Price Signals Matter, But Which Prices?

Price Signals Matter, But Which Prices?

Nobody needs a barrel of oil in their living room or a kilowatt-hour of electricity in their hand. When you turn on the tap to take a shower in the morning, you’re looking for hot water, not the units of energy that are needed to warm the water up. When you reach for a cold beer later in the day, you don’t worry about the electricity that goes into cooling the fridge.

Management guru Peter Drucker wrote that there is no demand for any commodity: in any market, the demand driver is always some underlying service or amenity.The market for fuels and electricity is no exception. Managers and marketers imperil their enterprises when they lose sight of this fundamental truth, but it’s a common mistake.

Look no farther than an electric utility industry that was surprised by seismic shifts that started rumbling through the market in the 1970s, with aftershocks that continue to this day. Thinking they were in the business of meeting demand for electricity, rather than human amenities and services, utility planners were completely blindsided when they realized they were focusing on the wrong competitors. They thought they were up against alternative technologies for manufacturing electricity.

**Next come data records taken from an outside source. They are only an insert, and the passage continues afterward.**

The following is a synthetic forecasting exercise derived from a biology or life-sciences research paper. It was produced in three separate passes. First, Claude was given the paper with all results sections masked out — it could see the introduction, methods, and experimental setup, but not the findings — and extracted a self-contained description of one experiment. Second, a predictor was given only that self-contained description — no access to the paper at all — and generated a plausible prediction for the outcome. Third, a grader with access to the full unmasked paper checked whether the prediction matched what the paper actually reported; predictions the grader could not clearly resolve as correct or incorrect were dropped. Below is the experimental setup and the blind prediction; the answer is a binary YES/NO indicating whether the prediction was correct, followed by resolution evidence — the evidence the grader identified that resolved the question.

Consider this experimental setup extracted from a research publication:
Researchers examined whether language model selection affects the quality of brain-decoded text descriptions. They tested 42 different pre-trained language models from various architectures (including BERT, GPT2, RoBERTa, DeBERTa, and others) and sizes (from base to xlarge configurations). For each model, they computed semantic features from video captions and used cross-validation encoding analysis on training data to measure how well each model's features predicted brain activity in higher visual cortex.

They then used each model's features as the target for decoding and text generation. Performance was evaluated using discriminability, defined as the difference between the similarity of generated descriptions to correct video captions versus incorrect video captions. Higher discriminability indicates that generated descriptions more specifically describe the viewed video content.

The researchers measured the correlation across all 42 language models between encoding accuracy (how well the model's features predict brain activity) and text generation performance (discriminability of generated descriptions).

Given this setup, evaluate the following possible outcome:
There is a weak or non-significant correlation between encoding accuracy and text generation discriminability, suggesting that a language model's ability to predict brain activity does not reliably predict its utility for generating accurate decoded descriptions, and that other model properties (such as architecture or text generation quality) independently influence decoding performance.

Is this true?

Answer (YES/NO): NO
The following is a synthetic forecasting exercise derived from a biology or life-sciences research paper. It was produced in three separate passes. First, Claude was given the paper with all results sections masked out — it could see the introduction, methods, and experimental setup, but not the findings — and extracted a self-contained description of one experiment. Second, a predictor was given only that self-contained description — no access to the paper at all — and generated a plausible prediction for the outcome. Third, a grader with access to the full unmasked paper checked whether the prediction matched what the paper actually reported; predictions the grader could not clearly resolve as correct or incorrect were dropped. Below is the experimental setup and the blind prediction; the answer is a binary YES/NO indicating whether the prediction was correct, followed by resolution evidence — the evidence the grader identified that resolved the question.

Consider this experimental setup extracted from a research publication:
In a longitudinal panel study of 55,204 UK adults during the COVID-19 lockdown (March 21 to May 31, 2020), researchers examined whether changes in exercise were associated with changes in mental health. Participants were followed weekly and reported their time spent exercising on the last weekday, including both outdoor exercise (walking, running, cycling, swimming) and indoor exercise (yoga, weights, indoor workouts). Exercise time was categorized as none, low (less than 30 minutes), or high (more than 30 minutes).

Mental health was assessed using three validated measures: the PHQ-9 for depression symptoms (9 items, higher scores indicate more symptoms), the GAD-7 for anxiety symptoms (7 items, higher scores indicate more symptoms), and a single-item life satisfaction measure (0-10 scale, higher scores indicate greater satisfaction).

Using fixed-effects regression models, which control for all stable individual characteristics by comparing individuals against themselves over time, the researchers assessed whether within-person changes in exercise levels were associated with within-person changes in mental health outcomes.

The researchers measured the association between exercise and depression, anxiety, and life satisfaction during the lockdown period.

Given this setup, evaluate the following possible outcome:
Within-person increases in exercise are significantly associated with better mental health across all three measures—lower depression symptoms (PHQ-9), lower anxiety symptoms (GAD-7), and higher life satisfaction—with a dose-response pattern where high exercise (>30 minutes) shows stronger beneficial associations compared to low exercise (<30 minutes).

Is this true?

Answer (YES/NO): YES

The competition turned out to be insulation, compact fluorescent light bulbs, information processing, and a suite of other technologies and techniques that reduced the need forelectricity.

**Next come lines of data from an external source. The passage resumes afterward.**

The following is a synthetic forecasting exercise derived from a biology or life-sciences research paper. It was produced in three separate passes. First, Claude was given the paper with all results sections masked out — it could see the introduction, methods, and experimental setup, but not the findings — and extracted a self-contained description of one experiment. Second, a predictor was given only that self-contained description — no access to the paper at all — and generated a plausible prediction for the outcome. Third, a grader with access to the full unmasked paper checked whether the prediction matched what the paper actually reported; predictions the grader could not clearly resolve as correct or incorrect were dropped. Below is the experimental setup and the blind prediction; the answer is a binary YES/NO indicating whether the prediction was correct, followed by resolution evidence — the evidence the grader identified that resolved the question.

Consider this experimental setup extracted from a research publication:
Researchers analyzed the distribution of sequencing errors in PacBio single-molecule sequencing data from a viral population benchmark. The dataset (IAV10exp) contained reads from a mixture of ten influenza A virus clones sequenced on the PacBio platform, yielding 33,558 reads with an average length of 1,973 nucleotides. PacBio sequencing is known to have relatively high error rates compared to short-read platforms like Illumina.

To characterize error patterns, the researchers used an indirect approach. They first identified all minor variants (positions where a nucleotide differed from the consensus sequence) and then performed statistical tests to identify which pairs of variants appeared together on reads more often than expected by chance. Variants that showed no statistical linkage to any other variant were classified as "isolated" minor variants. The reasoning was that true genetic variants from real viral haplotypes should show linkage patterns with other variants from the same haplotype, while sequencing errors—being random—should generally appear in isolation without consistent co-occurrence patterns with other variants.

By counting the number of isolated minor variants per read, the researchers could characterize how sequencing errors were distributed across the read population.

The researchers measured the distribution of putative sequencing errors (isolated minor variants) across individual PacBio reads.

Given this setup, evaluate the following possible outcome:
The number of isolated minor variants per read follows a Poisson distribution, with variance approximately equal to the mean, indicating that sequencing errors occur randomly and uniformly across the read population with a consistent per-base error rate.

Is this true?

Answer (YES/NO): NO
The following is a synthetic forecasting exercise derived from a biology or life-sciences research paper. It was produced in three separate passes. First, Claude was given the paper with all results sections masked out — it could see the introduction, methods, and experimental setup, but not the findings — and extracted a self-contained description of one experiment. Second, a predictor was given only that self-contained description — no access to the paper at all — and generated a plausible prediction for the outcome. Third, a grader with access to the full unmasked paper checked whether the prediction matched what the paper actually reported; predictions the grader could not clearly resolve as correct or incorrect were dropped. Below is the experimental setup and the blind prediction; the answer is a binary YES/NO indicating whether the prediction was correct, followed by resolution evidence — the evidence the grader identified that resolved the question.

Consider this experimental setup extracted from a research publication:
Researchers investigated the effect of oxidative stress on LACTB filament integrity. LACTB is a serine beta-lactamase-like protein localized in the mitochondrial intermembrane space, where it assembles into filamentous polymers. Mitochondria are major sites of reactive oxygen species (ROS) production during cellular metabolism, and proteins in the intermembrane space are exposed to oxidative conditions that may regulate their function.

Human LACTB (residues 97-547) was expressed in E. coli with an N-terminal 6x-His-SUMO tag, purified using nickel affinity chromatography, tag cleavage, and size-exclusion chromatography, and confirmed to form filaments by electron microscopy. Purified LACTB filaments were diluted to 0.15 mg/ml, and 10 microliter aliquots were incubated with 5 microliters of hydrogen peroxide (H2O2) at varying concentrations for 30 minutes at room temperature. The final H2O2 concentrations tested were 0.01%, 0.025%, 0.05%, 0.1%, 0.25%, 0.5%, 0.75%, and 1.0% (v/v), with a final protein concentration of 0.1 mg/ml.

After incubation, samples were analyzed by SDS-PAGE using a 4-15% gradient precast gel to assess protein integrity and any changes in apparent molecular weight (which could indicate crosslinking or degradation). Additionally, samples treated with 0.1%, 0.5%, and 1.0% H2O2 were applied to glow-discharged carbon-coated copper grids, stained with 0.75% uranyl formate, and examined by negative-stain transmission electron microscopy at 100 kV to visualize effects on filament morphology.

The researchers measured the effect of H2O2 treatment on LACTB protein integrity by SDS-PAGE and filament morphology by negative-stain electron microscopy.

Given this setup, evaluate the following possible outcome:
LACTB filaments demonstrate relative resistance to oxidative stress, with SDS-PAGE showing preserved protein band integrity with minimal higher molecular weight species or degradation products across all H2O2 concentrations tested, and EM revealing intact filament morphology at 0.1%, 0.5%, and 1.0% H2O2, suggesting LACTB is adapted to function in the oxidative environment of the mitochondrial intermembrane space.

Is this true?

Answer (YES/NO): NO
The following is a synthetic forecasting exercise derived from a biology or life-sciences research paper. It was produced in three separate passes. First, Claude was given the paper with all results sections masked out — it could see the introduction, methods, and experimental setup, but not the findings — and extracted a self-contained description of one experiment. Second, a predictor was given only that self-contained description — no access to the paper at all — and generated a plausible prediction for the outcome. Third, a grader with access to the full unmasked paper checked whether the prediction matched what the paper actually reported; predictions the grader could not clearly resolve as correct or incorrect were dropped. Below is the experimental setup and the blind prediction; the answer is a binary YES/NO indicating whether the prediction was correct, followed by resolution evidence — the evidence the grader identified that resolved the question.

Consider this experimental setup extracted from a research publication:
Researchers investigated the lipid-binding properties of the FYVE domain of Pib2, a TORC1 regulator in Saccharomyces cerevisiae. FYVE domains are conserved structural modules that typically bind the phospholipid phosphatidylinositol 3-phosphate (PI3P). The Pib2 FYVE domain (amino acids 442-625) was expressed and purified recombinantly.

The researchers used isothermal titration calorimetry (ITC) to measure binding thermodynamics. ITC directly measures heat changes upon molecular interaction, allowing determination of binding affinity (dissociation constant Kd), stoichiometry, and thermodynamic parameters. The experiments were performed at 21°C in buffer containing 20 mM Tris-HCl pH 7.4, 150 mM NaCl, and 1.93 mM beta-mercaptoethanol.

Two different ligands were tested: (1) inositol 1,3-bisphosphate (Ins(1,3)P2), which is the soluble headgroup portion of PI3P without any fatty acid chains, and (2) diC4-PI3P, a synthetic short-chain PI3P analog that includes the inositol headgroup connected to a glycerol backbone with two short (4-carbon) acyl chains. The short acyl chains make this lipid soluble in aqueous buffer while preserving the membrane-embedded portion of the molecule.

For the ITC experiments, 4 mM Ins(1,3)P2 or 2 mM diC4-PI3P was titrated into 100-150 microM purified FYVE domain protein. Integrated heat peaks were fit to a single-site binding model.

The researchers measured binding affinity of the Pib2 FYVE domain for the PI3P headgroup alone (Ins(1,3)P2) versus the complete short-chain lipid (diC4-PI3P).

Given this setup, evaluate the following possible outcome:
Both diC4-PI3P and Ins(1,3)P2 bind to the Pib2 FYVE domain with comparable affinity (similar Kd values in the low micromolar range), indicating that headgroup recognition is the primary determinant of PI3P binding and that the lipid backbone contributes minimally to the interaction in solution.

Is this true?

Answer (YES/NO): NO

This thinking has profound implications for the role of fuel and electricity prices in reducing greenhouse gas emissions. Economic theory correctly points to a direct link between price and demand, but demand for what? If Drucker is right that there really is no demand for commodities, including energy commodities, then surely we should focus on the relationship between price and the demand for the underlying service.

Once we adjust our frame to think about fuel and electricity as contributors to a wider web of value creation driven by demand for services and amenities, the total cost of service provision becomes the most important question. Fuel and electricity might still be essential to providing the service–you won’t get your cold beer without electricity to power the fridge. But more often than not, energy contributes just a small part of the total cost of that service.

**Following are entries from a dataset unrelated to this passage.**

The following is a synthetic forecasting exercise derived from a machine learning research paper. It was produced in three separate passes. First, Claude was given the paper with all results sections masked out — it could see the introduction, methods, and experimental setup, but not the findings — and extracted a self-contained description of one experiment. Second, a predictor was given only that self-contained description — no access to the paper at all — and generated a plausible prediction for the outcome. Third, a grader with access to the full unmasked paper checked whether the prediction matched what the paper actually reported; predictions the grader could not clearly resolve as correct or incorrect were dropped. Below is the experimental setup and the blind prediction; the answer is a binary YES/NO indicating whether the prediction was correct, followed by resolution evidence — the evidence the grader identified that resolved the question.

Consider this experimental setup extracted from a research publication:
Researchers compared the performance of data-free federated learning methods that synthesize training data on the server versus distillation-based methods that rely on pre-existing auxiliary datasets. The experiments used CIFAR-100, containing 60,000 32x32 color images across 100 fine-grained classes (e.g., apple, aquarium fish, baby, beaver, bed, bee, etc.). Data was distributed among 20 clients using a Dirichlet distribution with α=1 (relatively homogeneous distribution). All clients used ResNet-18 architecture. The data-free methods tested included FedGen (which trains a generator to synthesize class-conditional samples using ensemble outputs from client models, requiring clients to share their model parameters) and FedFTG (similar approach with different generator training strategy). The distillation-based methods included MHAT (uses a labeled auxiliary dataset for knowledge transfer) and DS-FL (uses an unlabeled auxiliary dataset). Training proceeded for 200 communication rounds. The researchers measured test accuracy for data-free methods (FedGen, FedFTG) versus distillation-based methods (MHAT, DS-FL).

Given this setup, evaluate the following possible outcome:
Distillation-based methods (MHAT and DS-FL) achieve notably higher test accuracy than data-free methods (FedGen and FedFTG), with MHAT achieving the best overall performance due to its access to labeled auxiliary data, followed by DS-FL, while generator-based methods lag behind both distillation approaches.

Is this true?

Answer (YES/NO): NO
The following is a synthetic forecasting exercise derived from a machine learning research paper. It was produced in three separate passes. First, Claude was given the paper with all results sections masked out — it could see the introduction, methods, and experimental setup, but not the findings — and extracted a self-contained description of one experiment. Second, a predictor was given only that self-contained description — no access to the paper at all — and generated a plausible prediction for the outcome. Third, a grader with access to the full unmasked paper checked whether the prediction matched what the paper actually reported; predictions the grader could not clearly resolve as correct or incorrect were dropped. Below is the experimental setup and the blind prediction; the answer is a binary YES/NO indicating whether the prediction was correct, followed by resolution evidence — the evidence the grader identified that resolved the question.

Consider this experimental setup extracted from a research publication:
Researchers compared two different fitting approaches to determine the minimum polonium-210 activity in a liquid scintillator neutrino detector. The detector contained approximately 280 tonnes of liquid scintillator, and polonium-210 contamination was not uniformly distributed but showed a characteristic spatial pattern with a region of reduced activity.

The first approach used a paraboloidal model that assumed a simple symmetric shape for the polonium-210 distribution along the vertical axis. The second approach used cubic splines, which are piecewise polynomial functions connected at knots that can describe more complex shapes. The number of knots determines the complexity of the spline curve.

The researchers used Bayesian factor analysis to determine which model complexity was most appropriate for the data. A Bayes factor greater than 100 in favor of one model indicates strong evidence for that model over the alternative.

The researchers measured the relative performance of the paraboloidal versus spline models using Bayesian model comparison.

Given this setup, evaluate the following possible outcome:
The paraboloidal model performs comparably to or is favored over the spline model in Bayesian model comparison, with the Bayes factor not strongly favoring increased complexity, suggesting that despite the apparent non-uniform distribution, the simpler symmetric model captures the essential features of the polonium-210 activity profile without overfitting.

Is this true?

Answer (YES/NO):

If you operate a steel mill, a paper mill, a smelter, or a cement kiln, fuel and electricity prices are a major concern. In these primary processing industries, fuel and electricity costs can be 20% of value added, sometimes much more. But these activities are the exception in our society. Fuel and electricity costs are well under two percent of value added for most manufacturers, and they might contribute 10% to the cost of owning and operating or renting a commercial building. Even the cost of car ownership is dominated by capital costs, with gas usually representing less than 20% of the direct cost of driving. And while we all grumble when the utility bill goes up, a single month’s mortgage or rent is about enough to pay for an entire year of fuel and electricity for most Canadian homes.

So before we decide to address the climate crisis by counting on higher prices and market signals, there are two important questions to ask:

  • How high would energy prices have to go to actually capture our attention?
  • How long can we afford to wait?

If the goal is an 80% greenhouse gas reduction by 2050, there are more direct ways to get there. We can start by focusing on the energy services we need–hot showers and cold beer, comfortable living space in winter and summer–and look for the most effective ways to get them without pumping more carbon dioxide into the atmosphere.

Sometimes, the answer will be new technologies. Often, it’ll be as simple as making wider use of tools and techniques that we’ve known about for years or decades. And before long, we’ll have to look at the underlying factors–like why highway commuters have to travel such long distances from home to work–that get in the way of deeper emissions cuts.

But one of the first steps is to stop assuming that price signals will be strong enough or fast enough to deliver the climate change action we need, when the history of energy pricing tells an entirely different story.

Your turn: Are today’s energy prices high enough to make you want to conserve? If not, how much higher would they have to go to make a real dent, in your wallet and your energy use?